-- begin --

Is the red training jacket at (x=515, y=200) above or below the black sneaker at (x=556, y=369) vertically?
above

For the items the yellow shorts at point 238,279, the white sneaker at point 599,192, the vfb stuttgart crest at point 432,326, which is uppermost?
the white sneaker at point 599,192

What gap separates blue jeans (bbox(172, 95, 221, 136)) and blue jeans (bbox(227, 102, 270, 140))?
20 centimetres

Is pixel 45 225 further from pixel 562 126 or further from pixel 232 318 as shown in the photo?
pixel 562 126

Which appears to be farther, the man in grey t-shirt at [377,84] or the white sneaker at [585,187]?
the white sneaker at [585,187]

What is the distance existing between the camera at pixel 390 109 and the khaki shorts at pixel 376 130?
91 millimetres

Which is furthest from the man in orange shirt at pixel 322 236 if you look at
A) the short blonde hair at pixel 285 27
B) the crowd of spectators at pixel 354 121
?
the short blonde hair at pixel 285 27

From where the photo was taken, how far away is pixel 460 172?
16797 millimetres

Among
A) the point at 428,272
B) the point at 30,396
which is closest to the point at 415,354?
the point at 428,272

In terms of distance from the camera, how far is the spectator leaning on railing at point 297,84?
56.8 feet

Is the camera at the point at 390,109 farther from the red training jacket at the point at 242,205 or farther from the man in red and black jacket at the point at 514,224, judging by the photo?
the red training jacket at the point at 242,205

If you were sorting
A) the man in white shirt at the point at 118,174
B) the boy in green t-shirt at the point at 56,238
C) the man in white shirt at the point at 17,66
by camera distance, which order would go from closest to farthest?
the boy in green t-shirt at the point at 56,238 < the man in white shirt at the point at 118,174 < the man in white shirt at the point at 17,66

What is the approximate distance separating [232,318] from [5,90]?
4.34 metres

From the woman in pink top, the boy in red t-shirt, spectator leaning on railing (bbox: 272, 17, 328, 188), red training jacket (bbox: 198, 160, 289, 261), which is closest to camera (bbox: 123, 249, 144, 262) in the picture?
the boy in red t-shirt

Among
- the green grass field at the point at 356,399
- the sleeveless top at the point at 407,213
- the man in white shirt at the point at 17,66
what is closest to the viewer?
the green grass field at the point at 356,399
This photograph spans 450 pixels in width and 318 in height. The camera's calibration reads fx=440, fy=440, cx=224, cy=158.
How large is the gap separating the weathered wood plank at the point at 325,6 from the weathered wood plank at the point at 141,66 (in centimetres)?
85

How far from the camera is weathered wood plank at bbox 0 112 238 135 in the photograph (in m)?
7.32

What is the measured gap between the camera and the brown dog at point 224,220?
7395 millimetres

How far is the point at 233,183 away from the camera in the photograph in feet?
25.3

-- end --

* [Work instructions]
Copy out, word for word, the stretch of lines from the one containing "How far from" through the end of the lines.

* [The completed task]
How far from the camera is weathered wood plank at bbox 0 112 238 135 in the photograph (in m)?
7.32

What is the measured gap between the camera and the brown dog at point 224,220?
7395 millimetres

How far is the point at 233,183 away from the camera in the photograph in feet?
25.3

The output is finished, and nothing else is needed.